__OBJECTIF DE L'EXERCICE__.
Répondez aux questions suivantes à l'aide du texte sur l'identité placé ci-dessous.
(a) Selon le grand dictionnaire de la psychologie, à quelles conditions des objets sont-ils dits « identiques » ?
(b) D'après la définition de l'identité catégorielle, pourquoi des objets perçus différents sont-ils équivalents ?
(c) Sous quel nom désigne-t-on d'ordinaire le sens de l'identité défini comme le « caractère de ce qui est identique » ?

__BLOC DE TEXTE__.
+---+
I . Concernant l'identitÉ :

D'après le grand dictionnaire de la psychologie6, «Des objets sont dits «identiques» lorsqu'ils ont en commun toutes leurs propriétés ou lorsqu'il n'y a entre eux aucune différence perceptible».

Une distinction est alors faite entre deux types d’identité :

  • « L'identité logique correspond à l'identité physique dans les limites des capacités discriminatives de celui qui donne un fragment d'identité ».

  • «L'identité catégorielle : des objets sont dits identiques lorsqu'ils sont des exemplaires d'une même catégorie. Perçus différents, ils sont équivalents du fait qu'ils ont en commun certaines propriétés».

D'après le «Vocabulaire Philosophique»7, l'identité est définie par le «caractère de ce qui est identique». Ce sens peut être désigné ordinairement sous le nom «d'identité numérique». C'est aussi le «caractère de deux objets de pensée, distincts dans le temps ou dans l'espace, mais qui présenteraient toutes les mêmes qualités». Ce sens est d'ordinaire désigné sous le nom «d'identité spécifique».
+---+
__DONNÉES DISPONIBLES__.

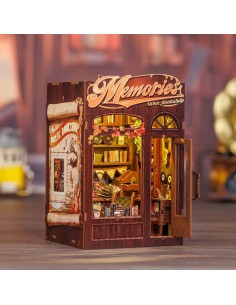 Memories Music Bookshop.... 2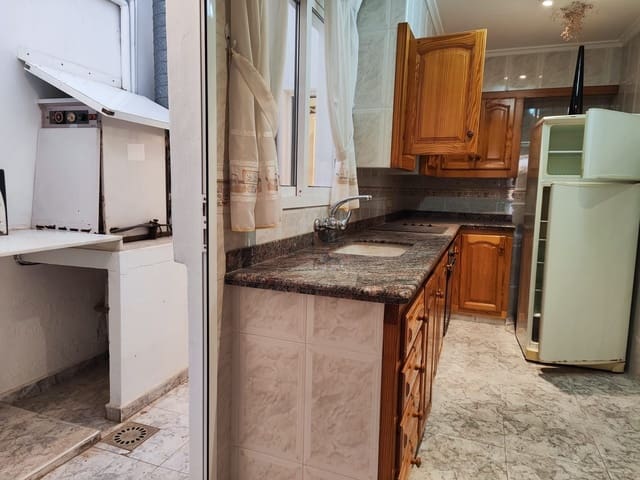 3 Zimmer Haus zu verkaufen in Tavernes de la Valldigna - 115.000 € (Ref: 8311833)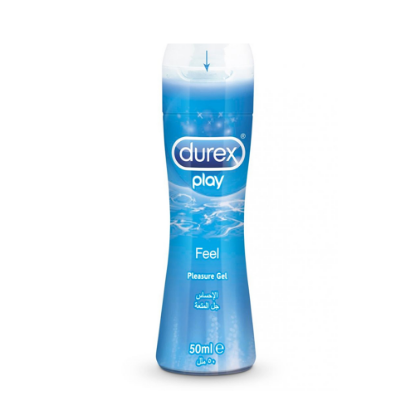 Picture of DUREX PLAY FEEL 50 ML
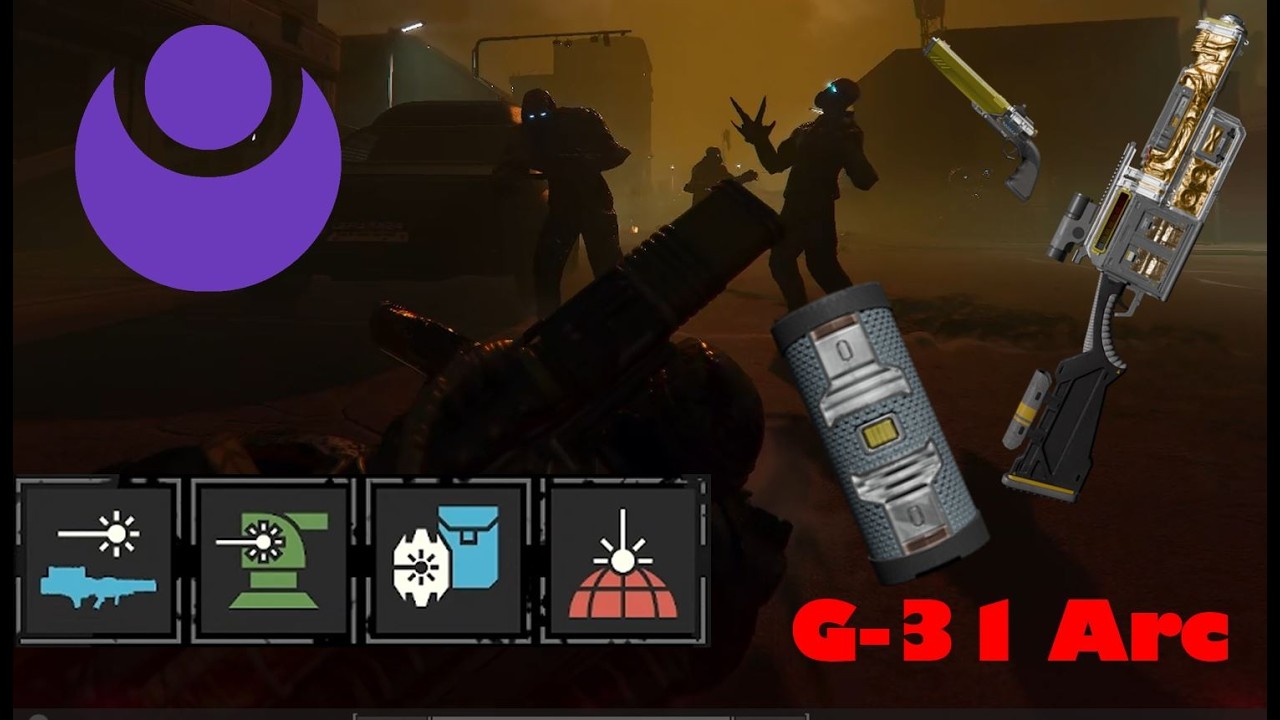 Energy Build - Illuminate - Full Gameplay 10 Super Helldive - Helldivers 2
+---+
__ZONE DE RÉPONSE__.
(a) Des objets sont dits identiques lorsqu'ils ont en commun toutes leurs propriétés ou lorsqu'il n'y a entre eux aucune différence perceptible.
(b) Ils sont équivalents du fait qu'ils ont en commun certaines propriétés.
(c) On le désigne sous le nom d'« identité numérique ».